Anyway, in the middle of the least cheery time of year, we’re suddenly expected to be romantic and charming.

Never mind that the winter holidays of Christmas/Hanukkah/what have you were just six weeks ago. No, just in time to help out the nation’s retailers, here’s another big holiday where you have to get the love of your life something special! Sure, it doesn’t have to be expensive, but I suspect every guy knows, deep down, that their gal would like to be able to crow about the wonderful flowers or box of chocolates or jewelry or nice dinner out. Even if she’s not the type to brag to her girlfriends, you want her to have the option of bragging if she chooses, which means you have to give her something to brag about. (Now, if you’re in a relationship, you have an anniversary and a partner’s birthday, and lucky me, I get to have these in November and March, meaning I get FOUR major gift-giving occasions in a five-month span. It is very, very tough to come up with one good, original gift idea after another.)
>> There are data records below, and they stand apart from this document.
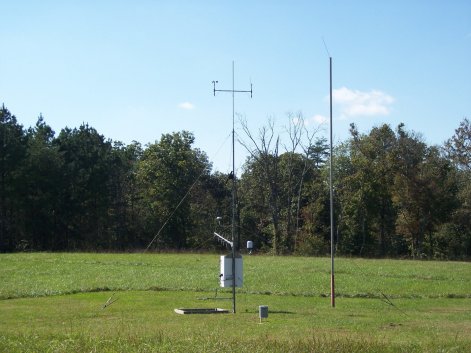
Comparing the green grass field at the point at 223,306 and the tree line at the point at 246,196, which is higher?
the tree line at the point at 246,196

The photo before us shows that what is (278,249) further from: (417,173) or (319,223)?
(417,173)

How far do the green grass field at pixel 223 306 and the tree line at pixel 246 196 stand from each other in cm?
1866

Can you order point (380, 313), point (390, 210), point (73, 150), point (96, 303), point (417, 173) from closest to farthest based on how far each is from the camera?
point (380, 313)
point (96, 303)
point (417, 173)
point (390, 210)
point (73, 150)

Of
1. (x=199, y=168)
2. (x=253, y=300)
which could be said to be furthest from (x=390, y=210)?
(x=253, y=300)

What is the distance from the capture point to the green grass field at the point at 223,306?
11148 millimetres

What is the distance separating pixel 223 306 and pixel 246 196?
4803 centimetres

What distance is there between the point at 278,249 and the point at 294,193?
7.37m

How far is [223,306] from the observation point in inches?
883

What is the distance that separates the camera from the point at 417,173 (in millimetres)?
59031

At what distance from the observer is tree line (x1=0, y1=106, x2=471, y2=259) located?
5941 centimetres

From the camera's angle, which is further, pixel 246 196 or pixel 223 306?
pixel 246 196

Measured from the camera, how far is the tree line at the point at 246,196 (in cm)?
5941

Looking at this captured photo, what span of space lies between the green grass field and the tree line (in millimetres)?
18660

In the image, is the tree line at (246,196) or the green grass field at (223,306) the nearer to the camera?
the green grass field at (223,306)
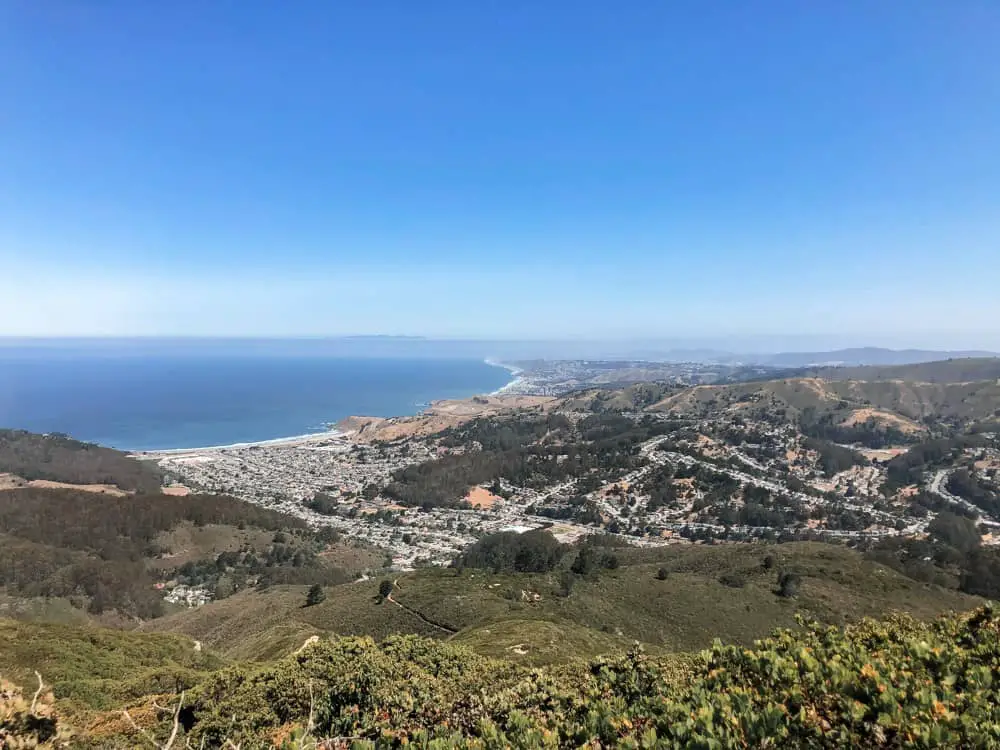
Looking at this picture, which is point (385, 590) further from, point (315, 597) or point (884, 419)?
point (884, 419)

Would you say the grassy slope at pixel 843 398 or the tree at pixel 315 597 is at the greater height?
the grassy slope at pixel 843 398

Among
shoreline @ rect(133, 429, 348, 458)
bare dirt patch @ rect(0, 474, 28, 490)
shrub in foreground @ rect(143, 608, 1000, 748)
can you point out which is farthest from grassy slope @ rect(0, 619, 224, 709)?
shoreline @ rect(133, 429, 348, 458)

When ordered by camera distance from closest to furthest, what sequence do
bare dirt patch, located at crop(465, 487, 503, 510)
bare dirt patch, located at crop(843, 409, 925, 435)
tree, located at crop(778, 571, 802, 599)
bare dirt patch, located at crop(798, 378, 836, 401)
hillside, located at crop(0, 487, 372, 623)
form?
1. tree, located at crop(778, 571, 802, 599)
2. hillside, located at crop(0, 487, 372, 623)
3. bare dirt patch, located at crop(465, 487, 503, 510)
4. bare dirt patch, located at crop(843, 409, 925, 435)
5. bare dirt patch, located at crop(798, 378, 836, 401)

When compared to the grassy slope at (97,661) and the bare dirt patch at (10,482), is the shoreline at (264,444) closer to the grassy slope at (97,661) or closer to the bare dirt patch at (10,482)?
the bare dirt patch at (10,482)

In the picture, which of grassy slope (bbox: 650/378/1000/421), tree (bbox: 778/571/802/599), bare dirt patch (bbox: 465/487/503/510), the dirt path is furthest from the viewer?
grassy slope (bbox: 650/378/1000/421)

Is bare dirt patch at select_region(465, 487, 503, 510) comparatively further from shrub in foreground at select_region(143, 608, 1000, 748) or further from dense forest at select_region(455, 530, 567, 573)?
shrub in foreground at select_region(143, 608, 1000, 748)

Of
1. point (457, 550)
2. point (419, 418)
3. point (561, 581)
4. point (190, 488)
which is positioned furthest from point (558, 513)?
point (419, 418)

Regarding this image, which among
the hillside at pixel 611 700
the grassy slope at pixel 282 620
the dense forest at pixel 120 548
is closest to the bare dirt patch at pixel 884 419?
the dense forest at pixel 120 548

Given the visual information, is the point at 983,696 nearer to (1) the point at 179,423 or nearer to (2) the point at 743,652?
(2) the point at 743,652
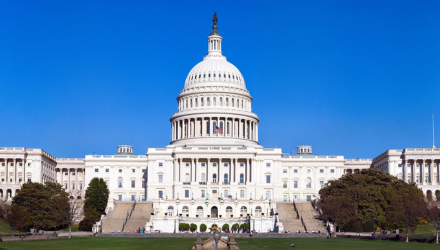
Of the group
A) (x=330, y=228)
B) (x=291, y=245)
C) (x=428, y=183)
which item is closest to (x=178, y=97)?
(x=428, y=183)

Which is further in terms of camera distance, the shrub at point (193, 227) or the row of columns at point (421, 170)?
the row of columns at point (421, 170)

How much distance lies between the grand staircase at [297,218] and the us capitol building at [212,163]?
49.7 feet

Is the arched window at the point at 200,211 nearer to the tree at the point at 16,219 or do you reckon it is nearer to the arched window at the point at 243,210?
the arched window at the point at 243,210

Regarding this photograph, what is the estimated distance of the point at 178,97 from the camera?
183375 millimetres

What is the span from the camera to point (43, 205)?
12325 centimetres

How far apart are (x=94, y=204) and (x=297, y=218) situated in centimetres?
3739

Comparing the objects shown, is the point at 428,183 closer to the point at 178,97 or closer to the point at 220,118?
the point at 220,118

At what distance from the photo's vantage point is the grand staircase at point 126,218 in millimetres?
119938

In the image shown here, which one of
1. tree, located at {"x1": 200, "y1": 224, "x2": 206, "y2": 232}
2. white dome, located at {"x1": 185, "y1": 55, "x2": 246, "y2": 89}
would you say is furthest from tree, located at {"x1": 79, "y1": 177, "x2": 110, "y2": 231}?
white dome, located at {"x1": 185, "y1": 55, "x2": 246, "y2": 89}

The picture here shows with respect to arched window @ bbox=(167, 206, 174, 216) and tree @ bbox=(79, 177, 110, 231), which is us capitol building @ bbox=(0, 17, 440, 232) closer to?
arched window @ bbox=(167, 206, 174, 216)

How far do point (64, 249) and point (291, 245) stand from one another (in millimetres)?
21569

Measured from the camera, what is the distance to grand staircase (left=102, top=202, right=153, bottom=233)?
11994cm

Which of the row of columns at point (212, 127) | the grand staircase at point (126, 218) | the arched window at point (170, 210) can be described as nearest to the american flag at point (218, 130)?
the row of columns at point (212, 127)

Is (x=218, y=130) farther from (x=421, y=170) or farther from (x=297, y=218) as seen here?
(x=297, y=218)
Then there’s the fact that it’s on the 14th, no matter which day of the week that is, so you find yourself trying to schedule a romantic evening in the middle of the week. If there was ever a holiday to observe on a Friday or a Monday, isn’t this it?

Mind you, I can be a romantic guy. I like to have a selection of chocolates or a vase of flowers for Mrs. Campaign Spot when she gets home, but I like to do it on completely random days, or on days when I know she’s had a rough day. The surprise is one of the things that makes it so great. On Valentine’s Day, everybody knows or that something nice, albeit socially required, is coming.

What say we move Valentine’s Day to sometime in spring?